Será el desamparo que se extiende como una mancha voraz, imaginan ambas. “La semana pasada no tenía ni para comprar un kilo de pan”, recuerda Elena. “Estuvimos dos días sin comer. El Estado nos abandonó. A Ailén y Marina les debe dos años, un mes y 21 días de vida, y sin embargo las largó a la calle como a la que te criaste, no les dio ni un subsidio. El Estado nos tendría que haber apoyado. Cuando mis hijas vinieron a casa no tenían frazadas, camas, sábanas, nada, porque tuvimos que llevar todo a los penales y ahí quedó. Tuve que empeñarme y comprarles cosas nuevas. ¿Qué iban a hacer?”, se pregunta. “¿Salir del penal y dormir de nuevo en el piso, como perros? Nadie me dio nada. Pedí ayuda en el municipio y me dieron una cajita con dos paquetes de arroz, fideos, lentejas, un puré de tomates y un aceite. Tampoco puedo hacerle juicio al Estado porque están condenadas. Fueron años horribles para nuestras vidas, por eso siento que hay alguien responsable en todo esto, no sé quién, pero siento que hay alguien que nos debe algo.”
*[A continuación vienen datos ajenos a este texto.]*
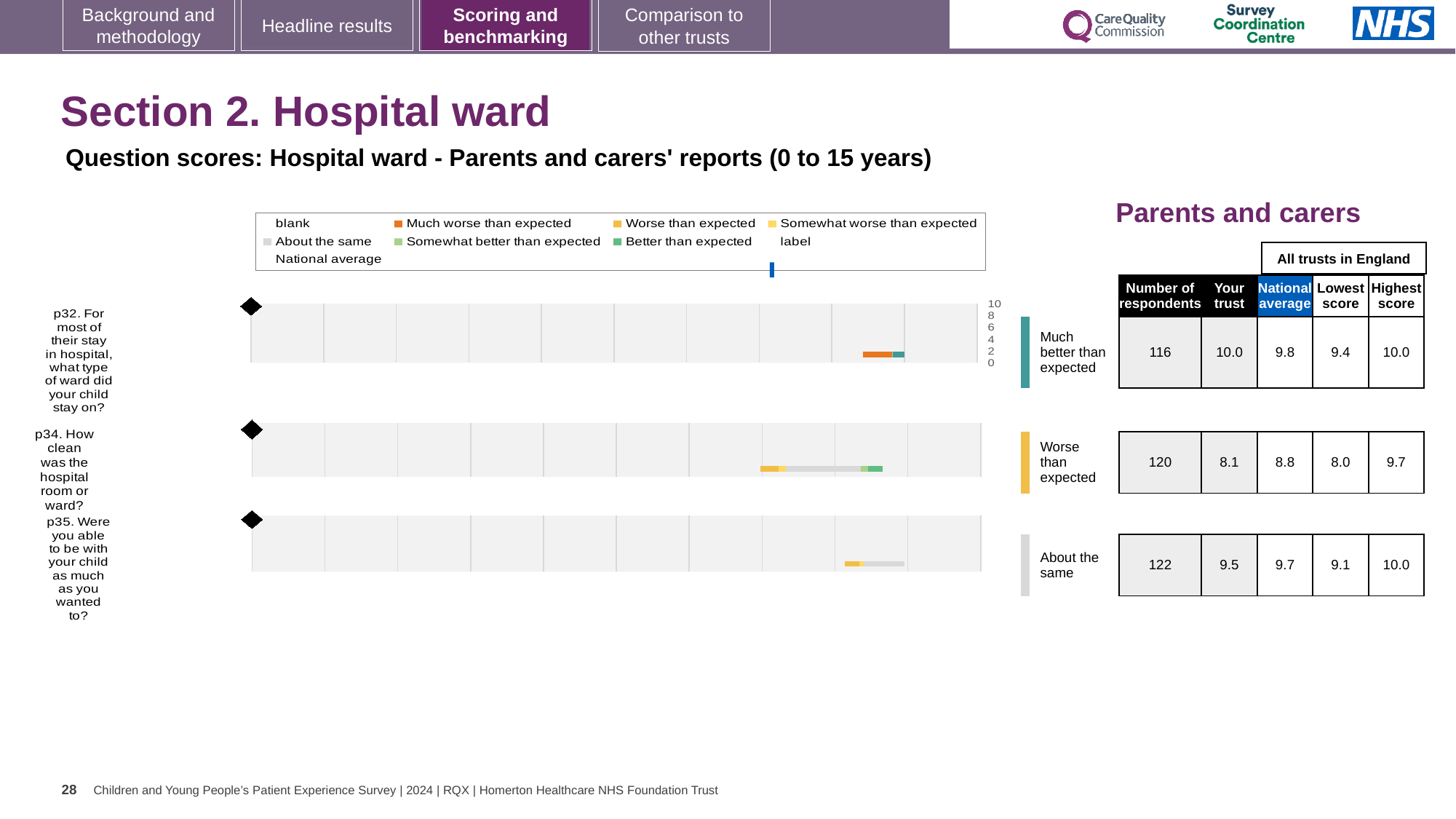
In the table next to the chart, what is the 'Your trust' score for p34 (How clean was the hospital room or ward)? 8.1 How many questions (categories) are plotted in the chart? 3 Which question has the highest 'Your trust' score in the table next to the chart? p32 In the table next to the chart, what is the highest score for p34? 9.7 What kind of chart is used to show the question scores for the hospital ward? bar chart Which question has the lowest 'Your trust' score in the table next to the chart? p34 In the table next to the chart, what is the lowest score for p32? 9.4 For p34, how much higher is the national average than the 'Your trust' score in the table next to the chart? 0.7 Which question in the chart is rated 'Much better than expected'? p32. For most of their stay in hospital, what type of ward did your child stay on? In the table next to the chart, what is the national average for p35 (Were you able to be with your child as much as you wanted to)? 9.7 In the table next to the chart, what is the number of respondents for p32? 116 Which question in the chart is rated 'Worse than expected'? p34. How clean was the hospital room or ward?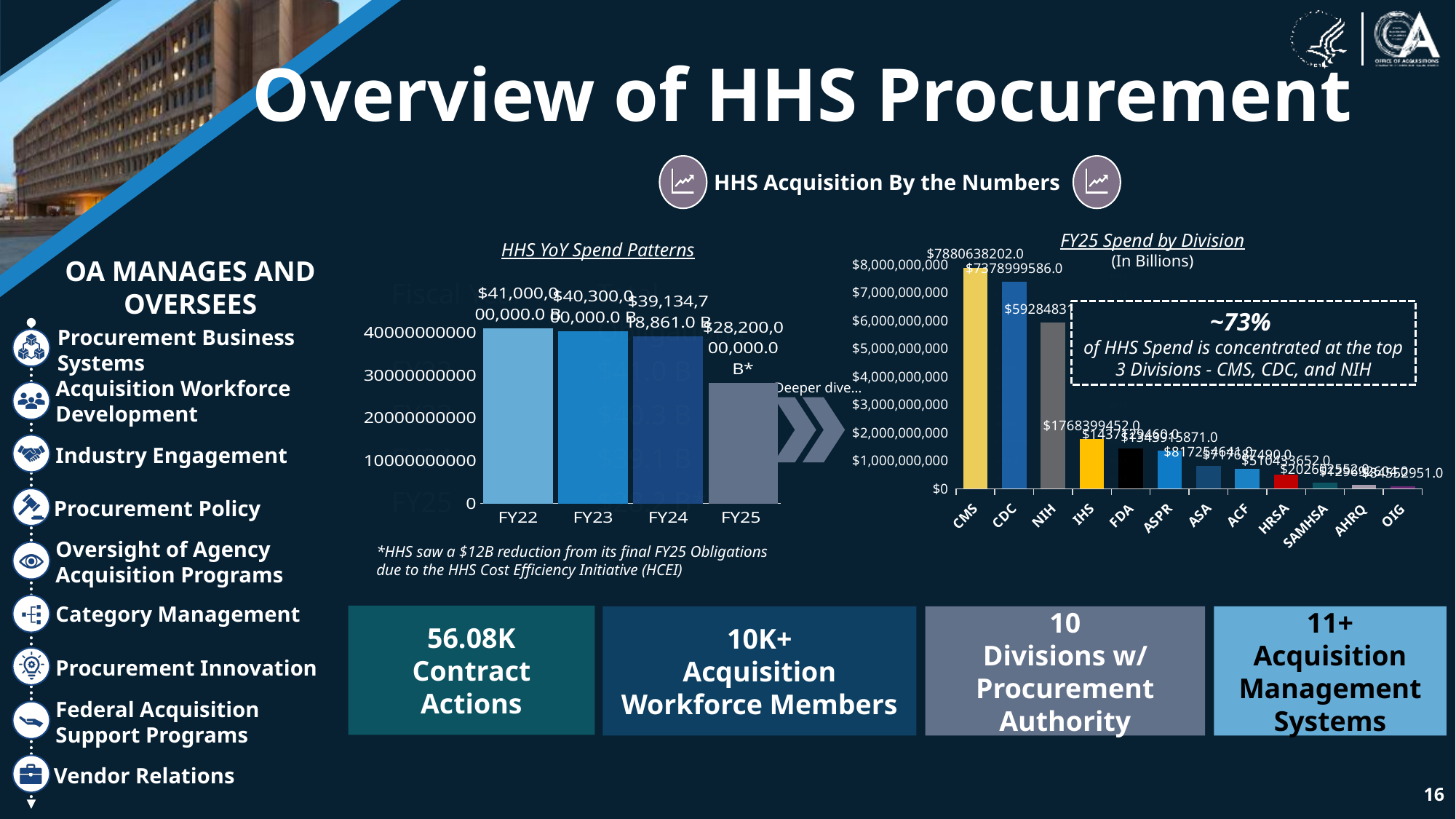
What kind of chart is the 'HHS YoY Spend Patterns' chart? bar chart In the 'HHS YoY Spend Patterns' chart, do the values rise or fall from FY22 to FY25? fall How many divisions are shown in the 'FY25 Spend by Division' chart? 12 In the 'HHS YoY Spend Patterns' chart, is the value for FY25 greater or less than 30000000000? less How many fiscal years are shown in the 'HHS YoY Spend Patterns' chart? 4 In the 'FY25 Spend by Division' chart, is the value for NIH greater or less than $5,000,000,000? greater In the 'HHS YoY Spend Patterns' chart, what is the data label for FY25? $28,200,000,000.0 B* In the 'FY25 Spend by Division' chart, what is the data label for CDC? $7378999586.0 In the 'HHS YoY Spend Patterns' chart, which fiscal year has the highest spend? FY22 In the 'FY25 Spend by Division' chart, which division has the highest spend? CMS In the 'FY25 Spend by Division' chart, what is the data label for CMS? $7880638202.0 In the 'HHS YoY Spend Patterns' chart, which fiscal year has the lowest spend? FY25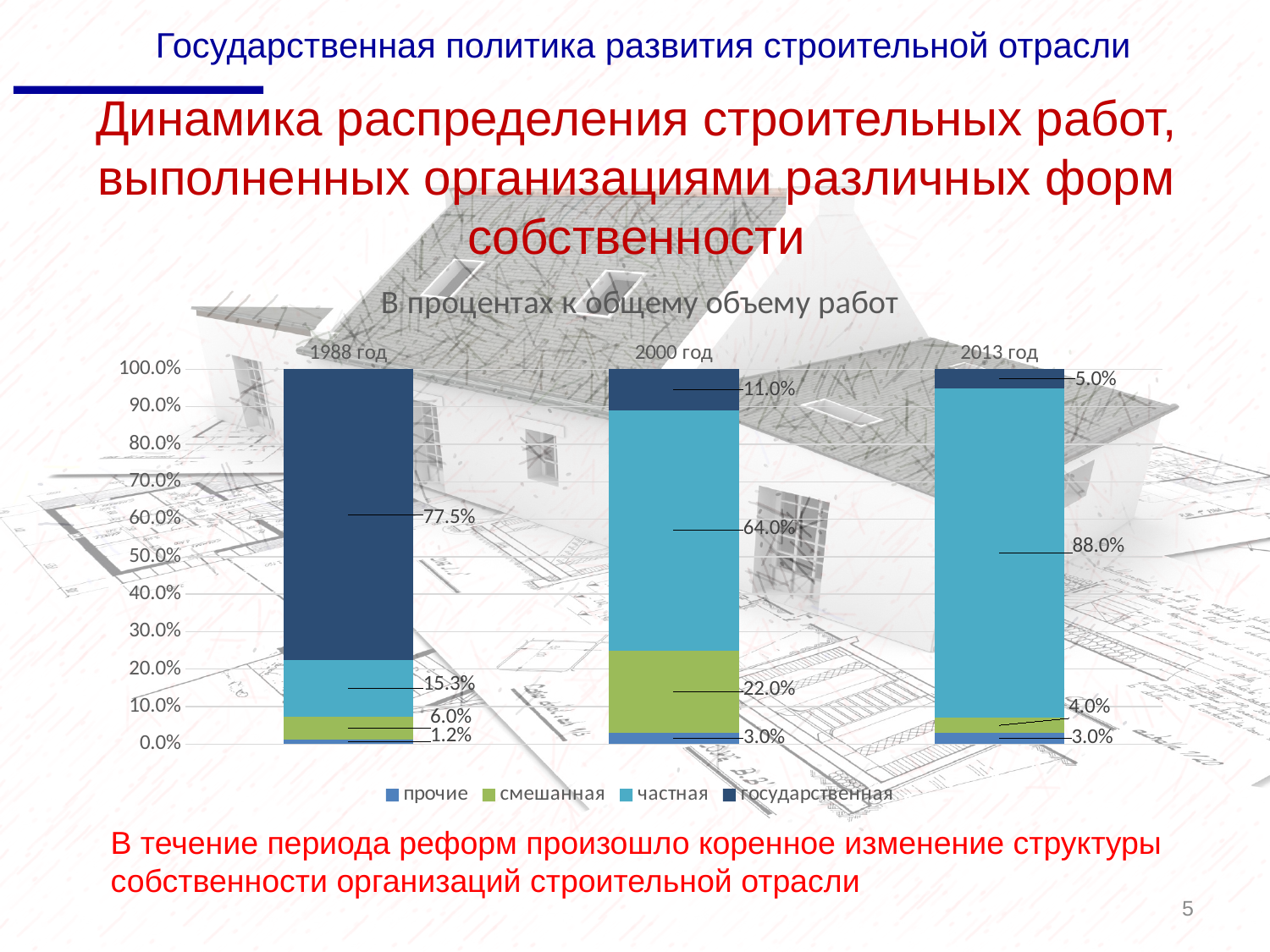
How many series does the legend list? 4 What is the difference between the частная values for 2013 год and 2000 год? 24.0% How many years are shown on the x axis? 3 What kind of chart is shown on the slide? stacked bar chart Which is larger: смешанная in 2000 год or смешанная in 2013 год? смешанная in 2000 год In which year is the value for государственная the lowest? 2013 год What is the value for государственная in 1988 год? 77.5% What is the value for государственная in 2013 год? 5.0% In which year is the value for частная the highest? 2013 год What is the value for прочие in 1988 год? 1.2% What is the value for смешанная in 2000 год? 22.0% What is the value for частная in 2013 год? 88.0%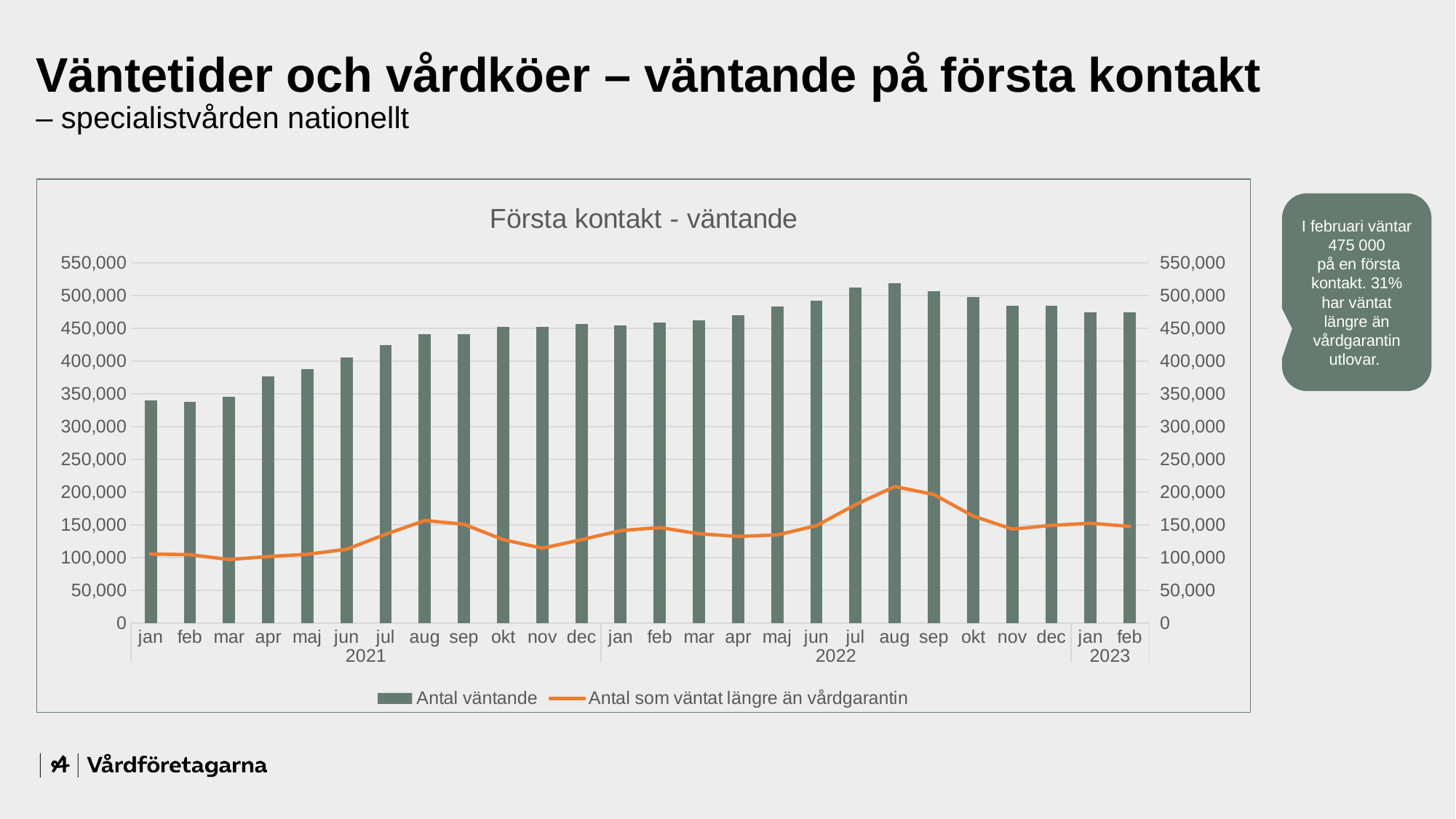
How many series does the legend list? 2 How many months are plotted along the x axis? 26 Is the Antal väntande bar for aug 2022 greater or less than 500,000? greater Is the Antal väntande bar for apr 2021 greater or less than 350,000? greater Which is larger, the Antal väntande bar for jan 2021 or for jan 2022? jan 2022 What kind of chart is shown on the slide? A combined bar and line chart Do the Antal väntande bars generally rise or fall from jan 2021 to aug 2022? rise Is the Antal väntande bar for jan 2021 greater or less than 350,000? less Which is larger, the Antal som väntat längre än vårdgarantin value for aug 2021 or for aug 2022? aug 2022 In which month is the bar for Antal väntande highest? aug 2022 What is the title of the chart? Första kontakt - väntande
De a ratos, como cuando soportó el encierro, Marina inclina la vista al piso y calla. De repente levanta la cabeza, fija los ojos grandes en quien la escucha y las palabras se le amontonan con la temblequera del frío. Hay que decir para sanar. “Siento lo mismo que siente mi mamá pero ya está, lo que pasó, pasó. Es cierto que tampoco se puede olvidar, porque yo no olvido nada. Nunca me voy a sacar de la cabeza todas las cosas que viví en la cárcel. Pero se puede seguir, porque si pude seguir ahí adentro, que es lo peor, con más razón puedo seguir afuera.”
Elena protesta: “Tendría que haber una decisión política de modificar las leyes para que las cosas cambien en el servicio penitenciario”. Marina la corrige: “Pero los funcionarios y los que hacen las leyes no están adentro de los penales, y ahí es otra cosa. Si pasa algo, tapan todo y se terminó”.